In unusually candid remarks, Li Dongrong, an assistant governor of the People's Bank of China, also warned that a continuation of ultra-loose policies in rich countries might unleash a flood of capital inflows into emerging economies.
Against the background of a fragile global recovery, he said that China could not waver from its long-term plan to boost the yuan's international clout.
He offered a glum assessment of the state of the global economy in the speech published on the central bank's website (www.pbc.gov.cn).
"The foundations of the recovery are still not solid," Li said at a meeting with members of the Association of Southeast Asian Nations (ASEAN) earlier this week in southern China.
"Recently, the U.S. economic recovery has slowed and the effects of the government's stimulus policy have been unclear," he said.
Although European sovereign debt worries had eased somewhat, there was still no fundamental solution, he said, adding that imbalances in the eurozone were becoming more severe as Germany powered ahead while countries in southern Europe struggled.
Japan's economic growth was also faltering, he noted.
"When the yen was recently facing heavy appreciation pressure, the Japanese central bank had no choice but to use 2 trillion yen ($24.6 billion) to intervene in its exchange rate," he said in the first version of the speech published on the website.
A later version did not contain the reference to Japan's intervention on Sept 15.
Extremely loose monetary policies in the United States and Japan were presenting a sharp challenge to developing countries that are growing faster, he said.
"Emerging markets will together face quite large capital inflows as well as currency appreciation and inflationary pressures," he said.
YUAN GOING GLOBAL
Beijing supported the greater use of bilateral currency swaps to facilitate the expansion of the yuan's role, Li said.
"We will continue to sign currency swap agreements with relevant countries in line with demands to support the use of the yuan in cross-border trade and direct investment," he said.
Since the global financial crisis in late 2008, China has launched a steady stream of policy initiatives along the path of making the yuan an internationally accepted currency for trade settlement to reduce reliance on the dollar.
China has signed currency swap deals with a handful of countries, including South Korea, Malaysia and Argentina, and this year said that it would allow all foreign trade partners to conduct their deals in yuan.

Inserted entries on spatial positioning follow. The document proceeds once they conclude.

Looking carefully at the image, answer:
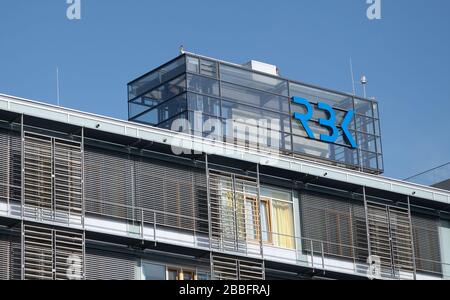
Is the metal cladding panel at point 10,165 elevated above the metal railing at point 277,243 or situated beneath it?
elevated above

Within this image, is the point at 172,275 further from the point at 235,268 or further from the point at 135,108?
the point at 135,108

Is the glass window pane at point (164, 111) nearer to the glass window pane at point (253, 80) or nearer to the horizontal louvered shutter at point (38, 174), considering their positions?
the glass window pane at point (253, 80)

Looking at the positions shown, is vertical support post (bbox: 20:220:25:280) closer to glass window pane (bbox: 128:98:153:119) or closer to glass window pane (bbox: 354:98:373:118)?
glass window pane (bbox: 128:98:153:119)

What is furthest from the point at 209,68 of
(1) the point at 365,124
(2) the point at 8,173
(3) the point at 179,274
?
(2) the point at 8,173

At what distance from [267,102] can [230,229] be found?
8.93 m

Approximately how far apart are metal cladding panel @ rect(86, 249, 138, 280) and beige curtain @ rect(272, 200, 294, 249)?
7283mm

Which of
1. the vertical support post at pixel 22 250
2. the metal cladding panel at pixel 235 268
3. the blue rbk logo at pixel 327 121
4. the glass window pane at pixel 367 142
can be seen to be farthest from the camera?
the glass window pane at pixel 367 142

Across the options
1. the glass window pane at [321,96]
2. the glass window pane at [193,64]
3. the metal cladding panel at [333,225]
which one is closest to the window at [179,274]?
the metal cladding panel at [333,225]

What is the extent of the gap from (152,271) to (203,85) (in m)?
11.1

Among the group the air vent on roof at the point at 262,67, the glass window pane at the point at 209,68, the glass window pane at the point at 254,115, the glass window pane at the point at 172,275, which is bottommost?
the glass window pane at the point at 172,275

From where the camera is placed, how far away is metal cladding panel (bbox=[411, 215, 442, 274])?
5153 centimetres

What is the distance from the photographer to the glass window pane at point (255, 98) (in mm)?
51241

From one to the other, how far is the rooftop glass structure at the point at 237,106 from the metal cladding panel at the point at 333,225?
3126mm

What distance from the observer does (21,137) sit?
4081 centimetres
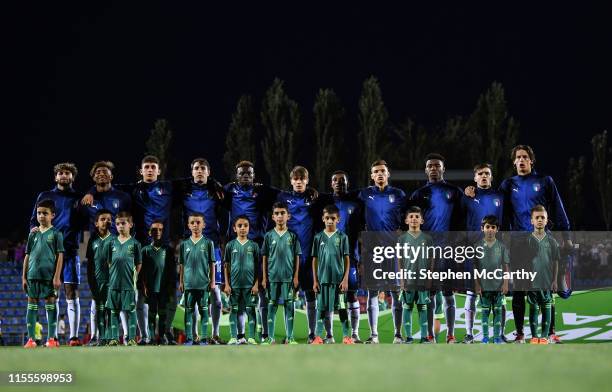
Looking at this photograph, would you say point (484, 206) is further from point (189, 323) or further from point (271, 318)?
point (189, 323)

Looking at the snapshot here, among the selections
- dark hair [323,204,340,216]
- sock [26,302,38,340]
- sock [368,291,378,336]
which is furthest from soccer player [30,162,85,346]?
sock [368,291,378,336]

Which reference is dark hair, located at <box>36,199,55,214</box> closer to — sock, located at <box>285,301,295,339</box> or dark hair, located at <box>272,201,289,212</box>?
dark hair, located at <box>272,201,289,212</box>

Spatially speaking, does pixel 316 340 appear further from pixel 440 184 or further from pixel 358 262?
pixel 440 184

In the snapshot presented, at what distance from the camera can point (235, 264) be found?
31.4 feet

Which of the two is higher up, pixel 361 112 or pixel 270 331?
pixel 361 112

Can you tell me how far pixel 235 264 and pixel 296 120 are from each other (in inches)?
1328

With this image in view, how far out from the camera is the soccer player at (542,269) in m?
9.30

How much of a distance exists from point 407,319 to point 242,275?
1897 millimetres

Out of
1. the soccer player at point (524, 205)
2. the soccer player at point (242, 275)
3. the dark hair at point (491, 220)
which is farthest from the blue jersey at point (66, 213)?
the dark hair at point (491, 220)

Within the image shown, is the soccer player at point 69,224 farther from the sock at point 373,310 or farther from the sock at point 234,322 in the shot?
the sock at point 373,310

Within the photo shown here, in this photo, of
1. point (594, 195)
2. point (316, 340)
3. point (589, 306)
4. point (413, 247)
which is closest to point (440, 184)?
point (413, 247)

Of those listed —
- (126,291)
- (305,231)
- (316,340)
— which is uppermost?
(305,231)

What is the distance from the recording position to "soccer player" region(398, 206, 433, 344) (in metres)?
9.41

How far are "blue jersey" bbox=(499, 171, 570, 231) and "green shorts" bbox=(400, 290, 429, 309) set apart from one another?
1.33 m
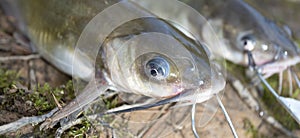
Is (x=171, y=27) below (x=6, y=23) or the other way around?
below

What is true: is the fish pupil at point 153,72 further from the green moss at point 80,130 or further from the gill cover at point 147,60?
the green moss at point 80,130

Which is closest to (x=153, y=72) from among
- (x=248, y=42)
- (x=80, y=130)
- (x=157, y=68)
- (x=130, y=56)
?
(x=157, y=68)

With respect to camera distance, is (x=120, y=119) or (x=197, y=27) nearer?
(x=120, y=119)

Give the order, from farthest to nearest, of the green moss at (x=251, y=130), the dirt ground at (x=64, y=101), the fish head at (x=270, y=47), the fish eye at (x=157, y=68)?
the fish head at (x=270, y=47) → the green moss at (x=251, y=130) → the dirt ground at (x=64, y=101) → the fish eye at (x=157, y=68)

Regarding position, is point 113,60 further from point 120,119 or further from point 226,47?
point 226,47

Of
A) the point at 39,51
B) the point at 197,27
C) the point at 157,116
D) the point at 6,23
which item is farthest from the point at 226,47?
the point at 6,23

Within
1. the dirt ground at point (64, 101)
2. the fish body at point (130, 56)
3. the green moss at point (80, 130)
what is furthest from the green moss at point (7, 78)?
the green moss at point (80, 130)

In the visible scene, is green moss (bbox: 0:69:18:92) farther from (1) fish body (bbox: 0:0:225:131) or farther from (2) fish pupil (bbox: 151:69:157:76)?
(2) fish pupil (bbox: 151:69:157:76)

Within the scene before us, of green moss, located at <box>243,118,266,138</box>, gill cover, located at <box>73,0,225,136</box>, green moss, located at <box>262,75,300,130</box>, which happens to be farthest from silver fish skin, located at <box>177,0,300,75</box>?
gill cover, located at <box>73,0,225,136</box>
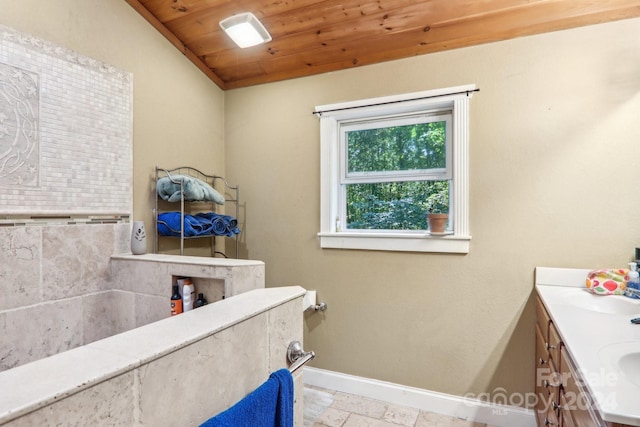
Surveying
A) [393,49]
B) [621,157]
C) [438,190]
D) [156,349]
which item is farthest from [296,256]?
[621,157]

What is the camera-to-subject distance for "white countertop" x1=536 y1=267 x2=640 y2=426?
26.0 inches

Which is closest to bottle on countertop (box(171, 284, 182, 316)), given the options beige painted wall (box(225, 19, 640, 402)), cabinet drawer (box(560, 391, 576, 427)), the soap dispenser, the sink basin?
beige painted wall (box(225, 19, 640, 402))

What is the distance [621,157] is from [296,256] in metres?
1.86

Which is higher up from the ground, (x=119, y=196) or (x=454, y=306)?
(x=119, y=196)

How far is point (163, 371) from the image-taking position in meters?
0.63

Separately, a former policy adviser to the PBOC said that keeping the yuan relatively stable will be crucial for China's drive to gradually internationalize the currency.
Bolstering the yuan's usage in international trade remained the near-term focus in the ongoing program to increase the yuan's global influence, said Li Yang, vice head of the Chinese Academy of Social Sciences, a top government think-tank.
"China should not only encourage financial institutions to expand trade financing but also create a stable international environment for the internationalization process by keeping the yuan's exchange rate relatively stable," Li said in an article published in the Chinese-language Studies of International Finance magazine.
Li's comments on the yuan echoed the official strategy of gradually expanding the yuan's use abroad while carefully managing its value versus the dollar at the same time.
Financial reforms to develop the yuan-denominated debt market would help boost its attractiveness and achieve the long-term goal of making it a global reserve currency, Li said.
"Up to now, the yuan has limited reserve functions and has yet to become an 'anchor' for other currencies," he added.